Whether the move is successful or not will soon be evident as June 26 has been set as the date when the U.S. Commerce Department will announce the preliminary penalty on Canadian imports to the U.S.
“We’re hopeful the Commerce Department will recognize and approve an Atlantic exemption before the penalty is determined,” Mary Keith, spokeswoman for Atlantic Canada’s largest lumber producer J.D. Irving, tells local media.
“On June 26, sawmills will have to post bonds for a preliminary determination of penalty which could be retroactive to Apr. 2. It could be anywhere from 12 to 25 cents on the dollar for every export going across the border.”
An International Trade Commission this week upheld the validity of complaints from U.S. lumber producers who oppose Canadian imports. The commission, however, stopped short of spelling out any punitive measures that should be impossed against Canadian producers.
The trade panel made no regional distinctions in the May 17, ruling — it merely stated the U.S. lumber industry is threatened by Canadian softwood imports.
Keith says Atlantic lumber producers have a lot of help in trying to secure a separate deal for the region. The Maritime Lumber Bureau, the four Atlantic premiers, the Canadian government and even the U.S. Coalition for Fair Lumber Imports, the main U.S. industry lobby group, are all rallying behind the idea.

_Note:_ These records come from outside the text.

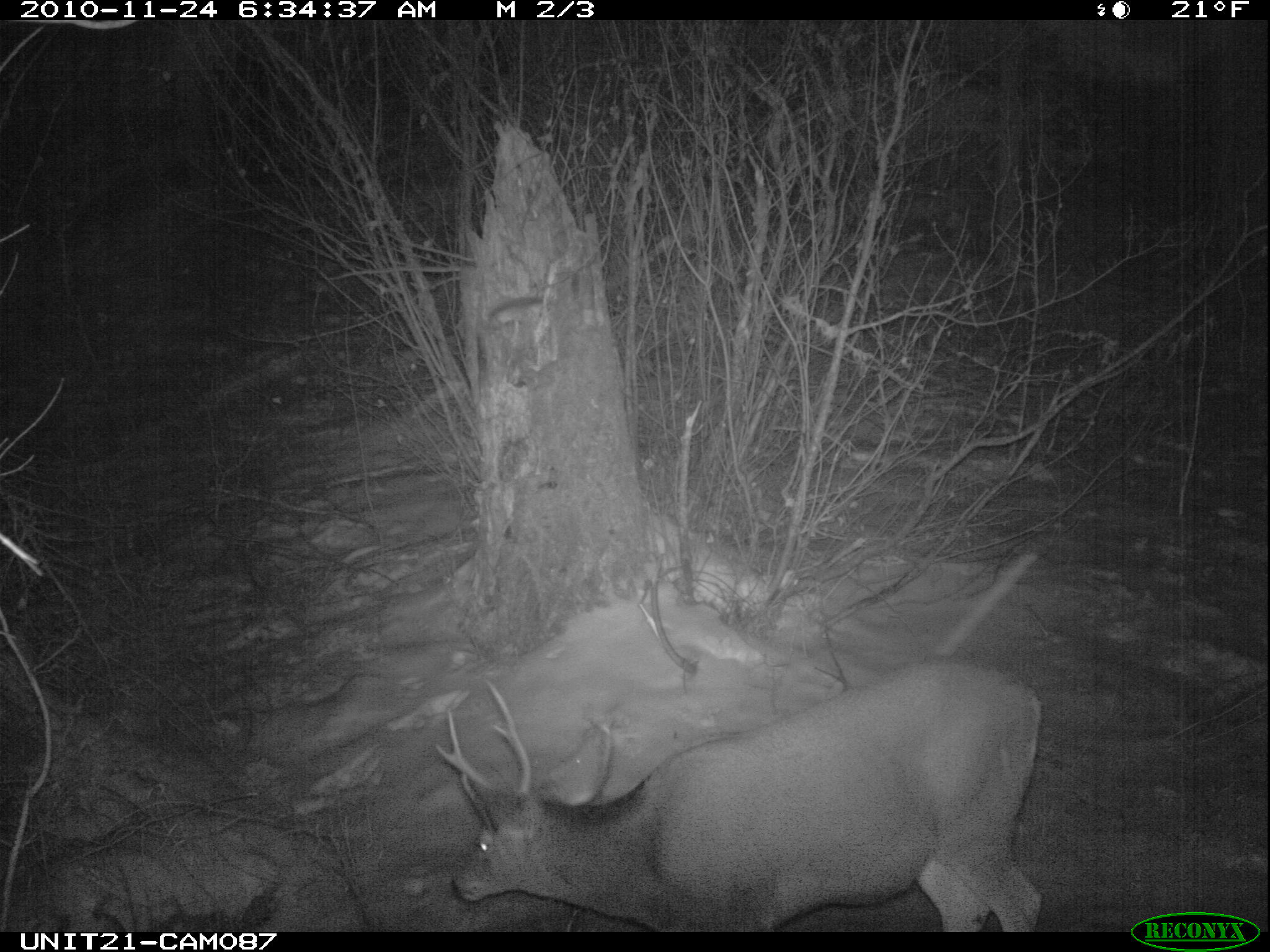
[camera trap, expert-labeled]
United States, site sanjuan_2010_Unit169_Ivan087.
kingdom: Animalia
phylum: Chordata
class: Mammalia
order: Artiodactyla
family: Cervidae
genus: Odocoileus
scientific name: Odocoileus hemionus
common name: mule deer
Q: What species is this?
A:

Prior to the expiration of the Canada-U.S. Softwood Lumber Agreement in March, Atlantic Canadian lumber companies enjoyed free trade in softwood under a side deal called the Maritime Accord. The East Coast industry has been exempt because most lumber cut for export in the region comes from private woodlots rather than publicly owned Crown land like in British Columbia.
“We don’t believe anything has changed since our special status was first recognized in 1986,” says Keith.